A list is an ordered collection of values. The values that make up a list are called its elements, or its items. We will use the term element or item to mean the same thing. Lists are similar to strings, which are ordered collections of characters, except that the elements of a list can be of any type. Lists and strings --- and other collections that maintain the order of their items --- are called sequences.
There are several ways to create a new list; the simplest is to enclose the elements in square brackets ([ and ]):
ps = [10, 20, 30, 40] qs = ["spam", "bungee", "swallow"]
The first example is a list of four integers. The second is a list of three strings. The elements of a list don't have to be the same type. The following list contains a string, a float, an integer, and (amazingly) another list:
zs = ["hello", 2.0, 5, [10, 20]]
A list within another list is said to be nested.
Finally, a list with no elements is called an empty list, and is denoted [].
We have already seen that we can assign list values to variables or pass lists as parameters to functions:
>>> vocabulary = ["apple", "cheese", "dog"] >>> numbers = [17, 123] >>> an_empty_list = [] >>> print(vocabulary, numbers, an_empty_list) ["apple", "cheese", "dog"] [17, 123] []
The syntax for accessing the elements of a list is the same as the syntax for accessing the characters of a string --- the index operator: [] (not to be confused with an empty list). The expression inside the brackets specifies the index. Remember that the indices start at 0:
>>> numbers[0] 17
Any expression evaluating to an integer can be used as an index:
>>> numbers[9-8] 5 >>> numbers[1.0] Traceback (most recent call last): File "<interactive input>", line 1, in <module> TypeError: list indices must be integers, not float
If you try to access or assign to an element that does not exist, you get a runtime error:
>>> numbers[2] Traceback (most recent call last): File "<interactive input>", line 1, in <module> IndexError: list index out of range
It is common to use a loop variable as a list index.
horsemen = ["war", "famine", "pestilence", "death"] for i in [0, 1, 2, 3]: print(horsemen[i])
Each time through the loop, the variable i is used as an index into the list, printing the i'th element.

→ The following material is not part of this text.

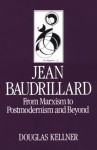 Jean Baudrillard: From Marxism to Postmodernism and Beyond - Douglas M. Kellner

This pattern of computation is called a list traversal.
The above sample doesn't need or use the index i for anything besides getting the items from the list, so this more direct version --- where the for loop gets the items --- might be preferred:
horsemen = ["war", "famine", "pestilence", "death"] for h in horsemen: print(h)
The function len returns the length of a list, which is equal to the number of its elements. If you are going to use an integer index to access the list, it is a good idea to use this value as the upper bound of a loop instead of a constant. That way, if the size of the list changes, you won't have to go through the program changing all the loops; they will work correctly for any size list:
horsemen = ["war", "famine", "pestilence", "death"] for i in range(len(horsemen)): print(horsemen[i])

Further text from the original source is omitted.